▶ **Document segment**:
** start **
And while I wasn’t consciously putting this off, it’s likely that my unconscious knew what my brain refused to acknowledge: I was always going to run into a wall. That it’s the same wall as before is oddly unsettling.
So what’s this wall I speak of? It’s that WPF still inexplicably doesn’t support some common and decades-old Windows user interfaces. The worst omissions are specific window types, many of which might be characterized as dialog boxes, or just dialogs. And even when WPF does support these dialogs, they haven’t (yet?) been updated to support Windows 11 theming.
I first ran into this problem when I created my first version of .NETpad using WPF in late 2019 (publicly, in early 2020). WPF and its XAML UI capabilities made short work of most of the controls and interfaces required by the main app window, which looks and works like a normal window that supports resizing and includes standard menu, text box, and status bar controls. But WPF didn’t offer a way to easily or elegantly interact with or customize the title bar. And when it came to secondary app windows, WPF was frustratingly limited.
That version of the app uses several sub-windows—an About box, a Fonts dialog, Message boxes for confirming choices, Open and Save as dialogs, and Input boxes for Find, Find/Replace, and Go To line. And WPF only natively supported Message boxes and Open/Save as dialogs. So I had to do what all WPF developers have done over the years and create custom dialogs and windows of my own.
Developers who love WPF will tell you that this is a strength of the framework, that thanks to its deep support for styles and themes, one can recreate any interface that’s needed with a bit of work. Indeed, these capabilities are what make Microsoft’s current WPF modernization work possible: The company is creating skins that make its built-in controls look native in Windows 11 (and, to some degree, in Windows 10 as well; more on that later).
Great. I love that it works at all. But what Microsoft hasn’t done, ever, is address the many necessary UIs that WPF doesn’t support. It doesn’t matter what happened when, but the short version is that WPF arrived alongside Windows Vista, was updated with a few Windows 7-era interfaces, and then was ignored entirely during the Windows 8, Windows 10, and Windows 11 years. So it’s been roughly 15 years since anyone in a position of decision-making authority took a serious look at WPF and ensured it provided all the UI controls needed to fully support the latest Windows capabilities. That’s an eternity.
If you look at the more modern version of .NETpad I’m now creating, you’ll see that the current skinning efforts—the .NET 9-based Windows 11 theming—is successful at a high level. My app looks like a Windows 11 app, feels at home alongside the similarly modern looking desktop apps that Microsoft includes with the OS, like File Explorer and Notepad. I still can’t fully customize the title bar area—not easily, anyway, though it’s possible—but the menu bar nicely bleeds into the title bar, giving .NETpad that modern look. It supports transparencies, the menus look correct, and so on. It’s nice.
** end **
▶ **Your tasks**:
A: List every version of Windows that the post about WPF mentions by name.
B: In the entries, change "vertical axis" to "vertical dimension" from the line containing "Is locate(193, 0, 318, 29): yellow" through the last line of the entries, and return only those lines.
The text and the entries were taken from unrelated sources.

▶ **Records for this exercise**:
** start **
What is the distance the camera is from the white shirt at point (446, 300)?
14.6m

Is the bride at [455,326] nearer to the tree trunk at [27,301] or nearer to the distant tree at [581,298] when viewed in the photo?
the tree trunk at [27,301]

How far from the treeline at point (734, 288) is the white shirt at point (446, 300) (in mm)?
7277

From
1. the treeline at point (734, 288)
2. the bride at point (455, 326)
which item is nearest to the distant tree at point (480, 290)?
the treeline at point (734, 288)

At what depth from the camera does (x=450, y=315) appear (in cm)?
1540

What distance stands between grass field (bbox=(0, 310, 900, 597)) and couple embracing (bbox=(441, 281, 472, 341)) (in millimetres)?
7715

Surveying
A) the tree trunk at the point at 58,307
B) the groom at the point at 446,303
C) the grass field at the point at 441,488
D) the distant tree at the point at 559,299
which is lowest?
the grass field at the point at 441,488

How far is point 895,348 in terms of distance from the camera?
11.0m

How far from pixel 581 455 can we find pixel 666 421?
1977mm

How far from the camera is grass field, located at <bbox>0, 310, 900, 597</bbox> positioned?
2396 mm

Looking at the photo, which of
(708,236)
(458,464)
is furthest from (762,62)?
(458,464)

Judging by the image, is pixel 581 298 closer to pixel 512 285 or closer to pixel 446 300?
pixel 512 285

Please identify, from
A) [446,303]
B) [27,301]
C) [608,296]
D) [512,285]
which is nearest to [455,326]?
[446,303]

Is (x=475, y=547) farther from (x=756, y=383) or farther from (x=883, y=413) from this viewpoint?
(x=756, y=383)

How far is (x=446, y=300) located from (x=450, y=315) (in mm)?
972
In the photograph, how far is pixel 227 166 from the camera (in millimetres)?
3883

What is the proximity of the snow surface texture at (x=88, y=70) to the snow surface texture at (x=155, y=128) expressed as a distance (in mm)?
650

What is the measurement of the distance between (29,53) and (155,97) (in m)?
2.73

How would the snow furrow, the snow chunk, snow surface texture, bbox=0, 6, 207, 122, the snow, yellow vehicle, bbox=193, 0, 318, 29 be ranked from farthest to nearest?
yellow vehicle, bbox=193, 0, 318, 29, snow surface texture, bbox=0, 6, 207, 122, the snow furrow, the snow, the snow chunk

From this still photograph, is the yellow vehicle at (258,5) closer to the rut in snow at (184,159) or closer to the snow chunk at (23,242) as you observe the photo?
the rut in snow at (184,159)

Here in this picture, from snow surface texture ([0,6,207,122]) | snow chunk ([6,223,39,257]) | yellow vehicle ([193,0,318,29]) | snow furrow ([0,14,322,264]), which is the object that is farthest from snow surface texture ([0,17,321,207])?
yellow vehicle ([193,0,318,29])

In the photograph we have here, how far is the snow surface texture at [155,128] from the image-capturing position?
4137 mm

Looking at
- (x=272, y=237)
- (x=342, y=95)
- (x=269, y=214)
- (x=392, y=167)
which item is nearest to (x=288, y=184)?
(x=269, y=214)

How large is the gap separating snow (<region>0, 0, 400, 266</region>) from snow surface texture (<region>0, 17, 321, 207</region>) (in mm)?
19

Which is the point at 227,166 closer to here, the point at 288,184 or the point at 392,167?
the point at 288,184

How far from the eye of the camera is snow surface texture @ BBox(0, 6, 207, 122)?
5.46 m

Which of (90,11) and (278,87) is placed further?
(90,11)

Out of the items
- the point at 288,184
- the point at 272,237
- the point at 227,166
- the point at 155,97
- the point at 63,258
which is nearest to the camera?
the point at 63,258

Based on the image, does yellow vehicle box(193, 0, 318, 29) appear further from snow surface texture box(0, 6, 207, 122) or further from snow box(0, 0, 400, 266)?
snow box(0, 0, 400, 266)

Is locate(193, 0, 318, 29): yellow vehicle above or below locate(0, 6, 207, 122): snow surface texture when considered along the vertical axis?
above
** end **
▶ **Outputs**:
A: Windows Vista, Windows 7, Windows 8, Windows 10, Windows 11

B:
Is locate(193, 0, 318, 29): yellow vehicle above or below locate(0, 6, 207, 122): snow surface texture when considered along the vertical dimension?
above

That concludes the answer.